Your objective: What is wanted is every line below from the one with "Spotfin lionfish..." up to and including the one with "tropical tree tropical", retyped exactly, pictures excluded, nothing else.

[[ Dataset content open ]]

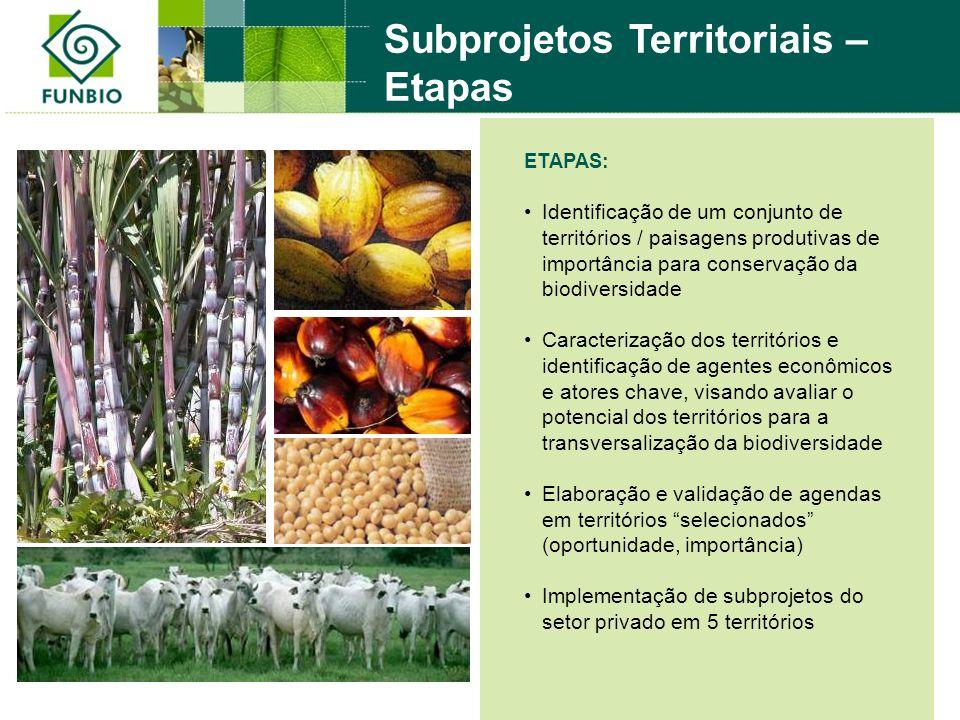 ETAPAS: Identificação de um conjunto de territórios / paisagens produtivas de importância para conservação da biodiversidade Caracterização dos territ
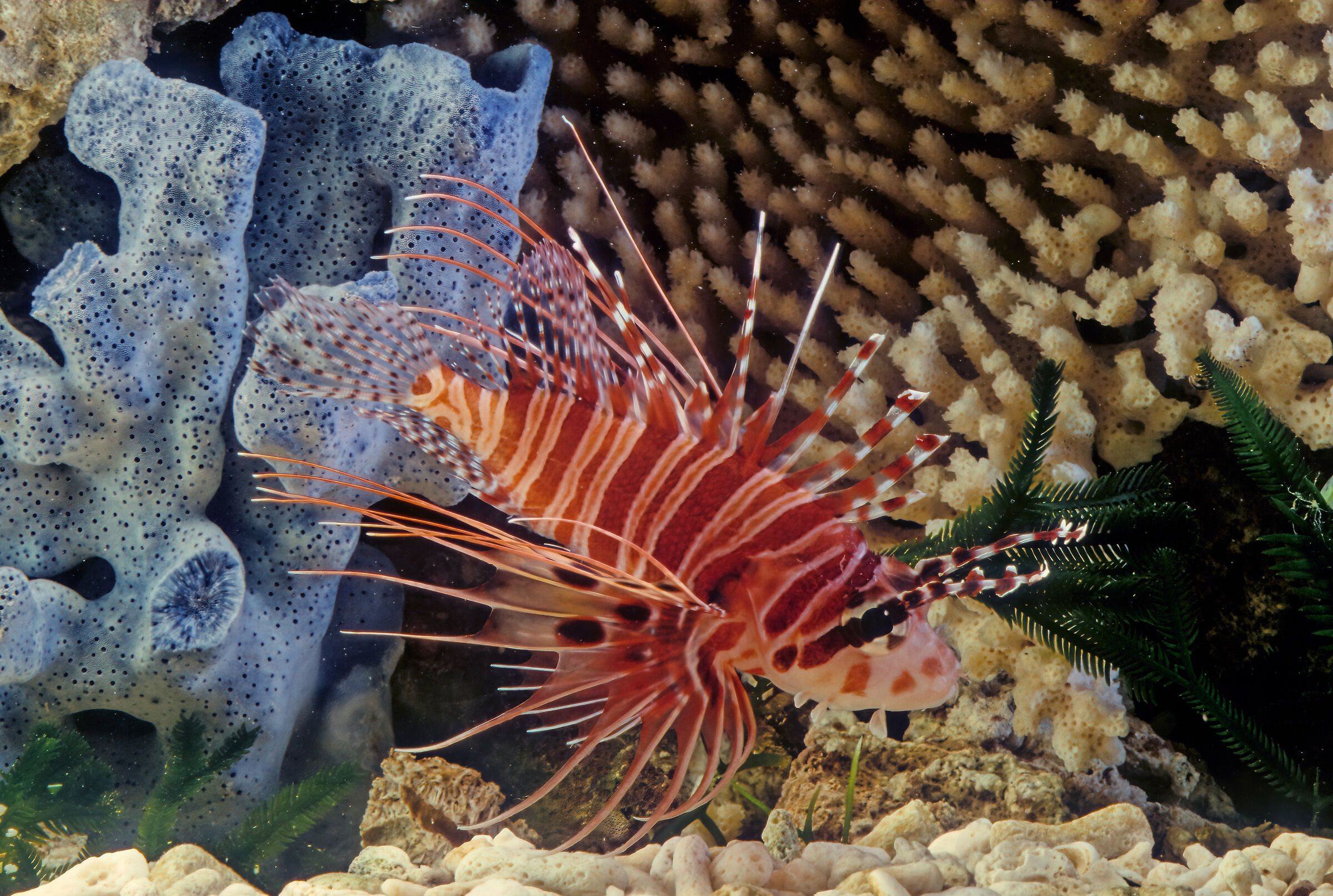 Spotfin lionfish...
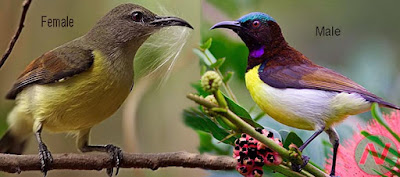purple-rumped sunbird bird, মৌটুসী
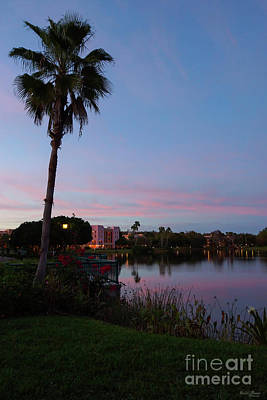 Photograph - Evening By The Palm Tree by Jennifer White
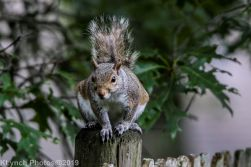 Squirrel_12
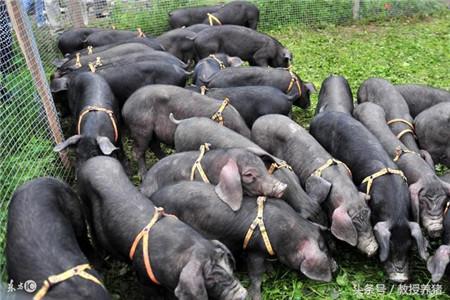 这个时间断奶,母猪一年可以多产1.4头猪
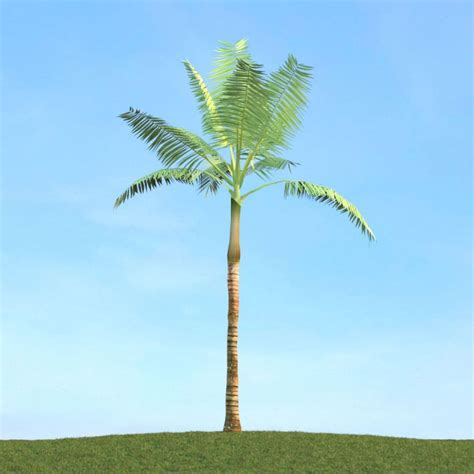 tropical tree tropical palm tree 3d model cgtrader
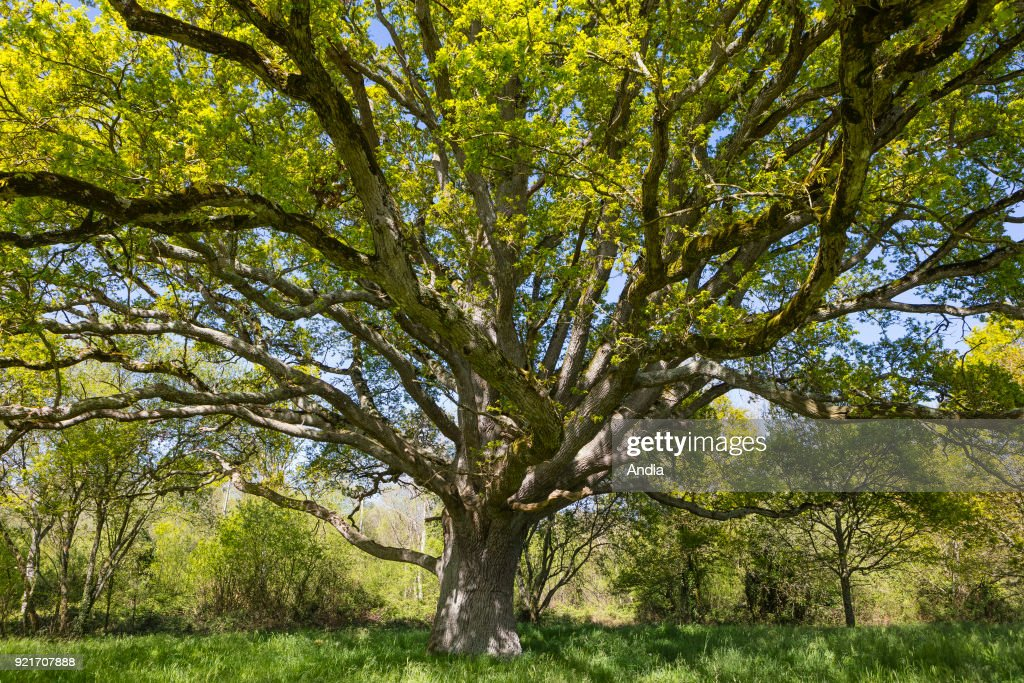 oak tree known as The Liberty Tree, planted during the French Revolution, remarkable tree.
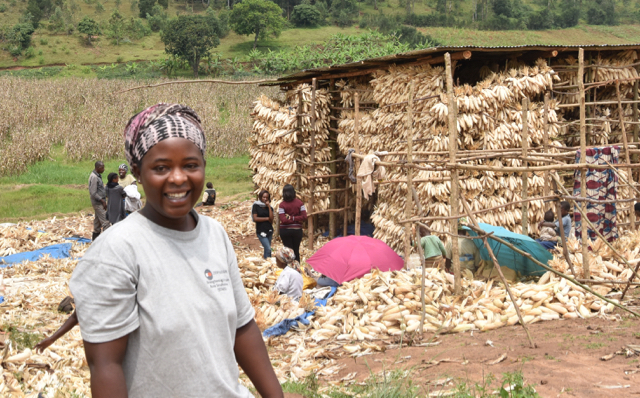 Combating Fungal Diseases in Maize Value Chain in Rwanda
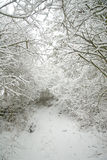 包括的森林路径雪 免版税库存图片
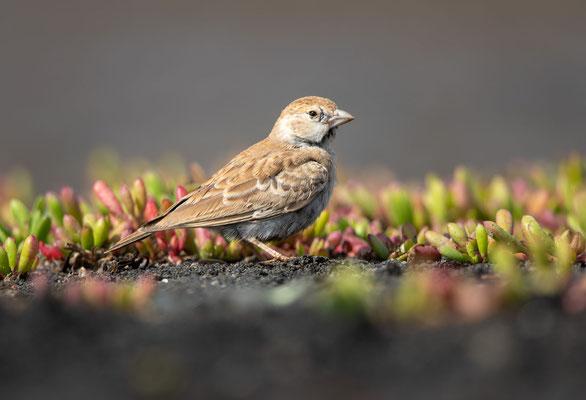 Weißstirnlerche (weiblich) (black-crowned sparrow lark)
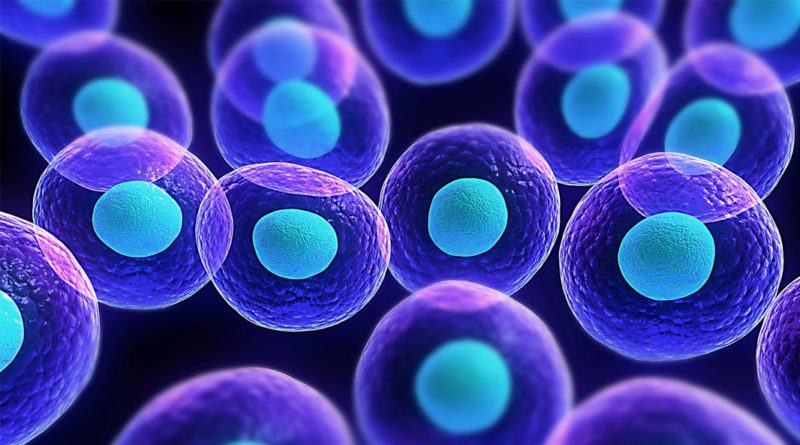 Ce nu știai despre clonarea celulelor umane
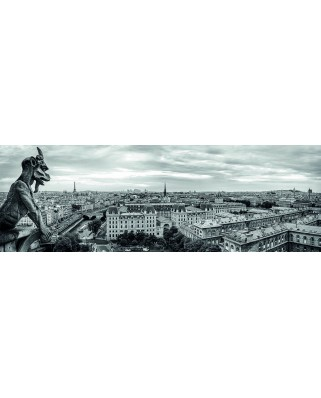 Puzzle panoramic Dino - Paris, France, 1.000 piese alb-negru (62988)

[[ Dataset content closed ]]

Written solution:
 Spotfin lionfish...
purple-rumped sunbird bird, মৌটুসী
 Photograph - Evening By The Palm Tree by Jennifer White
 Squirrel_12
 这个时间断奶,母猪一年可以多产1.4头猪
 tropical tree tropical palm tree 3d model cgtrader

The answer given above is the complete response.